For instance, as unfathomable as it is, if Nilly were to post something that was snippy or even rude, I would never think that she, herself, was a rude person, based on what I know of her. I "know" her through *all* of her posts, over the past X number of years, in addition to being lucky enough to have met her in person. One rude post weighed against all that is never going to make me think, "Damn, Nilly is a BITCH!" (Which is one of the most improbable statements anyone has ever typed, I'll wager.)
Does that make sense?
And, if we are really talking about worrying about OTHERS getting their feelings hurt? I mean, Wolfram, you kindly tried to ameliorate someone's hurt feelings when she herself never claimed such. Based on your understanding, you assumed she would be hurt and asked Jessica to defend her point of view and then disagreed with it. Is that part of the problem? People worried about others being hurt and trying to stop that from happening? When the other person might not be hurt at all?

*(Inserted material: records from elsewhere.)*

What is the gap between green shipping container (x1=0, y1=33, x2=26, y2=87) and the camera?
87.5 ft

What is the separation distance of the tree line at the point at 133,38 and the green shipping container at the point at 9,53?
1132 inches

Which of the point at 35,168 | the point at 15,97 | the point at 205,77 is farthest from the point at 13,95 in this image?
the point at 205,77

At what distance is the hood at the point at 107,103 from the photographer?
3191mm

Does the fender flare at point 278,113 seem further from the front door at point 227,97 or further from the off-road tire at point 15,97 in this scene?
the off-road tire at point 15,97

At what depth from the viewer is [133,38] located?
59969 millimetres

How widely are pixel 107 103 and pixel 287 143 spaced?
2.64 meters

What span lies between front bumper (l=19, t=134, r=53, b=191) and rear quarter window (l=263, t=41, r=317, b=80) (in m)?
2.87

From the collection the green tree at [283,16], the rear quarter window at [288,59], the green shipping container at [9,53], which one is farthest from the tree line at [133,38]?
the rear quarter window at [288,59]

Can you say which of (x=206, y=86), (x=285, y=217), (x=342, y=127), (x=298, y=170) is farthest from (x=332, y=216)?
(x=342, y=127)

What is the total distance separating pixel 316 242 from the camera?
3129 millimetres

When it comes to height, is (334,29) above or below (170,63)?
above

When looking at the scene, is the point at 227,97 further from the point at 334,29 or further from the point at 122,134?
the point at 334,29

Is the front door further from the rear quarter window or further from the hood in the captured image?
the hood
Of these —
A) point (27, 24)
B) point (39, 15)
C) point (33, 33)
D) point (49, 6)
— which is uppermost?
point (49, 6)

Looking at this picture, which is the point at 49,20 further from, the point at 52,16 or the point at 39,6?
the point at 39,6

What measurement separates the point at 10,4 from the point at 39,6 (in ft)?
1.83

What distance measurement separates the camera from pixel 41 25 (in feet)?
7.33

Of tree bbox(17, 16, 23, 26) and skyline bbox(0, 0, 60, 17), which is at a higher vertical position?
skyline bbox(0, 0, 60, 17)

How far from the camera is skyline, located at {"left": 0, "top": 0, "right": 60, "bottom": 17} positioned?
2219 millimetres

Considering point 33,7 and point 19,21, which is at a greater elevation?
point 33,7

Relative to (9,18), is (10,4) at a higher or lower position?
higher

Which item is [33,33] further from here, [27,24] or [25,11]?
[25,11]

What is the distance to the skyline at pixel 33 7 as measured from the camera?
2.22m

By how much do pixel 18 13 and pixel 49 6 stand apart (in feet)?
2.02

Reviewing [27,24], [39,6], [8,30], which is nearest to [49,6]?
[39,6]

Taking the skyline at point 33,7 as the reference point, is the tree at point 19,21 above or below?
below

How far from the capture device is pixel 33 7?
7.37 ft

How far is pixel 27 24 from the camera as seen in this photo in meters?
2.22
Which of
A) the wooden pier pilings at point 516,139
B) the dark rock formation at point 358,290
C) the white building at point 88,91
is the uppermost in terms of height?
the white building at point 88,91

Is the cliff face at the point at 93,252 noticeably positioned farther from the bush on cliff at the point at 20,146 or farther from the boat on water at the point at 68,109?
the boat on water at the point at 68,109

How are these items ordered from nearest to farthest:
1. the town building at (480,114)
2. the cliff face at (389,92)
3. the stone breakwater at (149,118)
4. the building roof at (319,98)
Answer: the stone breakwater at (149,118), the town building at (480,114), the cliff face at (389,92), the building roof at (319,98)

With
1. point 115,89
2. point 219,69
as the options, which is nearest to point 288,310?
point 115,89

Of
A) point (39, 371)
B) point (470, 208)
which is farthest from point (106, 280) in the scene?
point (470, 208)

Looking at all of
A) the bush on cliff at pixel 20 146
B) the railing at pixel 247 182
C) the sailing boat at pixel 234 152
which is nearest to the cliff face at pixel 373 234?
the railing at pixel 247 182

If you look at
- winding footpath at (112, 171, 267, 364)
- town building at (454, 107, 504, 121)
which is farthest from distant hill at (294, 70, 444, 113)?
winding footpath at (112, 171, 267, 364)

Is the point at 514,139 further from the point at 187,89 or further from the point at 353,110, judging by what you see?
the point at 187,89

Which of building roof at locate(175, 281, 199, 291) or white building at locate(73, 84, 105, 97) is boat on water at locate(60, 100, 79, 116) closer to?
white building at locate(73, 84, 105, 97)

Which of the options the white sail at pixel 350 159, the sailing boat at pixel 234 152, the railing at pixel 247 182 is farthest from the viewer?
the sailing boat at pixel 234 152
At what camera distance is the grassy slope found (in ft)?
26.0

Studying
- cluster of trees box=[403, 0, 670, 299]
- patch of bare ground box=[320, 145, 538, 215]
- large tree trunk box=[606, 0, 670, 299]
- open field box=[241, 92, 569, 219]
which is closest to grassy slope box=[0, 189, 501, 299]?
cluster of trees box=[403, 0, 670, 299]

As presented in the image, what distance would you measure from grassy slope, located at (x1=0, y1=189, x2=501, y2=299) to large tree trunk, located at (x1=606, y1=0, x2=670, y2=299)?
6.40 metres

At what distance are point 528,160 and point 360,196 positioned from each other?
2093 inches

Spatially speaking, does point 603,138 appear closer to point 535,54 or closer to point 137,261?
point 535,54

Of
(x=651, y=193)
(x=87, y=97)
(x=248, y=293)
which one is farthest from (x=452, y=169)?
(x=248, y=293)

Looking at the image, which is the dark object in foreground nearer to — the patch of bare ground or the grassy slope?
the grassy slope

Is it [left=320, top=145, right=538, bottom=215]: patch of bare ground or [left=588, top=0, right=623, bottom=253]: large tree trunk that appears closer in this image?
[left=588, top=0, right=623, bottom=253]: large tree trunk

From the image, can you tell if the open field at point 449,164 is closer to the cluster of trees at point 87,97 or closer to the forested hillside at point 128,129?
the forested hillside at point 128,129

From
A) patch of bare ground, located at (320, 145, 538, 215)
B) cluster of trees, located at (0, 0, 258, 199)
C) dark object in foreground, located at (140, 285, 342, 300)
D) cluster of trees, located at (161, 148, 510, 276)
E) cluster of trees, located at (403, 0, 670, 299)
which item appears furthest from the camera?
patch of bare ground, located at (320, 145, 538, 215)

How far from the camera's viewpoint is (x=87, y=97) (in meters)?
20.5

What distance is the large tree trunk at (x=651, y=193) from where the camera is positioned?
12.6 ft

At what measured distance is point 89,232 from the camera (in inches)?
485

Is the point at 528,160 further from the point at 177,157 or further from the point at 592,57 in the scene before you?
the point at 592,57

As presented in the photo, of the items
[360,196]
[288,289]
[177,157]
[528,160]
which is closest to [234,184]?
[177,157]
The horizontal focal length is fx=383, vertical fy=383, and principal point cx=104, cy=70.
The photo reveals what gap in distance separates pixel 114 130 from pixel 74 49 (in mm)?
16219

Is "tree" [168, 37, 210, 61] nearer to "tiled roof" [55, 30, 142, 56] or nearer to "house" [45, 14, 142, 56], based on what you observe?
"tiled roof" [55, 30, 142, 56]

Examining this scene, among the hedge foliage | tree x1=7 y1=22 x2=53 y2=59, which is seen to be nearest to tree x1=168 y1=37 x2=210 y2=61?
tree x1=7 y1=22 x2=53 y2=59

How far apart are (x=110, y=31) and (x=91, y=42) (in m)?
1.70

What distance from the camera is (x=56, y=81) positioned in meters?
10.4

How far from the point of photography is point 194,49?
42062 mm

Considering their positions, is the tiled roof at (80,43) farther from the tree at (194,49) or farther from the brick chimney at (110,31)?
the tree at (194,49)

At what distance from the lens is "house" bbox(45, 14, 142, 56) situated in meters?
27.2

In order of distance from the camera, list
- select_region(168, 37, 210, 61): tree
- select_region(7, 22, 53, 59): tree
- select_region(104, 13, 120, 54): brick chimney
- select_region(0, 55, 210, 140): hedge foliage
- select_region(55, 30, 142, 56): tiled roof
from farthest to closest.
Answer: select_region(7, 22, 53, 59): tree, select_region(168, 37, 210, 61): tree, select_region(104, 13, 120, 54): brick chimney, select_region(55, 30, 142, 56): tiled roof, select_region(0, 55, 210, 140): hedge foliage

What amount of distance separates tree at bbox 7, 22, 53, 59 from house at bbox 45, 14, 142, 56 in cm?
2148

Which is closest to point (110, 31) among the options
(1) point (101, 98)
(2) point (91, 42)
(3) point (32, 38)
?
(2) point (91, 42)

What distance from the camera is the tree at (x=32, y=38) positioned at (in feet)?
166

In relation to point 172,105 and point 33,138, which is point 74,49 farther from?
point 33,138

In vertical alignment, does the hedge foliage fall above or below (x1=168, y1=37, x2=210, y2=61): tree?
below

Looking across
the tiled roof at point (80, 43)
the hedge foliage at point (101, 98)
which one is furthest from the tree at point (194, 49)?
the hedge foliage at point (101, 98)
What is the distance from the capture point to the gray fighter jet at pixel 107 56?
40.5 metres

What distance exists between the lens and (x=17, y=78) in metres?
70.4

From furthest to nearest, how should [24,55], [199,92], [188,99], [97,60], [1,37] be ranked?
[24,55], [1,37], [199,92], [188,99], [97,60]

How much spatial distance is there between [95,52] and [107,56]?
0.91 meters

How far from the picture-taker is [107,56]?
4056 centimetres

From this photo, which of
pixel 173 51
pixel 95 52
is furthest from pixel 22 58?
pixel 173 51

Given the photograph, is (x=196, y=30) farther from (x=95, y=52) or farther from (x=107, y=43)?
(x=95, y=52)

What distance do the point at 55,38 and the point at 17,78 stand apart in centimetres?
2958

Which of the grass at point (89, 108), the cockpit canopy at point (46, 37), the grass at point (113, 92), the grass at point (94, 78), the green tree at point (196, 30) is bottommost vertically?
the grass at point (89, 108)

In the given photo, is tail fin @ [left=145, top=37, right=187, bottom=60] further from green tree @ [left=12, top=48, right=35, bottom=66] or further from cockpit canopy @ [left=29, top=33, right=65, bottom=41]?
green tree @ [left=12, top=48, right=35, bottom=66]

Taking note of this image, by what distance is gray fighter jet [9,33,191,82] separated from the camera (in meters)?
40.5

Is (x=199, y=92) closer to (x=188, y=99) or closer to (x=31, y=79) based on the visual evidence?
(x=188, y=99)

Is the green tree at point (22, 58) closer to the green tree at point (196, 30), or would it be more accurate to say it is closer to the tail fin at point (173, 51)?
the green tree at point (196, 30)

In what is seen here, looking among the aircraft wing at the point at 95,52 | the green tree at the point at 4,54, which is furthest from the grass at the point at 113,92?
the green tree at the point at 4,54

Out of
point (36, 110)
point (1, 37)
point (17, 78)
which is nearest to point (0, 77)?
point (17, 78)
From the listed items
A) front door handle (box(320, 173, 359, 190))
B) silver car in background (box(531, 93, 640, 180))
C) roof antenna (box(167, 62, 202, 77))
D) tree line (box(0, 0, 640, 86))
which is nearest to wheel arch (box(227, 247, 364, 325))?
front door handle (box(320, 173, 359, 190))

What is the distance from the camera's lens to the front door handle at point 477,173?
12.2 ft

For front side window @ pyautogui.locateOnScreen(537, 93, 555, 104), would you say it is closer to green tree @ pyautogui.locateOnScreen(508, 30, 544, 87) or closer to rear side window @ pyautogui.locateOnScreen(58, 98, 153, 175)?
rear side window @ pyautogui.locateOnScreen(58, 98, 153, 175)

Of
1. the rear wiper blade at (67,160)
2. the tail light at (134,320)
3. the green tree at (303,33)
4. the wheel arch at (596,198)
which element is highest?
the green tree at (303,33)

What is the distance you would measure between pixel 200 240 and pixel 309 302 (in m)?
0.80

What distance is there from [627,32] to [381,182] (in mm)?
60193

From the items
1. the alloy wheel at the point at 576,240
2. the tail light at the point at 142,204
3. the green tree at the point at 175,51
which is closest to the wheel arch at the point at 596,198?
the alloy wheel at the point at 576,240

Kat, you're right. I may have gotten overzealous in defending her because Laga's relatively new, and her comment pinged me as completely innocent. I challenged Jessica, and as she was not the only one who read offense, I stand corrected there too.
Does that make sense?
Sure. Things like getting to know a poster's style, and getting to know them in person, all contribute to a little more understanding of each post. So long-time posters, and those who you know or who've F2Fed with you would get more of a pass. And that's totally appropriate.
Also, taking Vortex's example, if someone you know is rude gave you a hug, you'd probably still think of them as rude. And maybe a little creepy. And if your BFF said something rude to you, he'd probably still be your BFF. But you may have earned a free slap.
t Still catching-up
I'm sorry that I offended anyone. I am very sorry that I chose my words poorly.
I hope it's not stepping-on-toes of me, because I didn't take part in the conversation and your words were not meant to me, and of course I can speak only for myself, as a trying-to-catch-up coming-lately, but still, thank you, Laga, for posting that.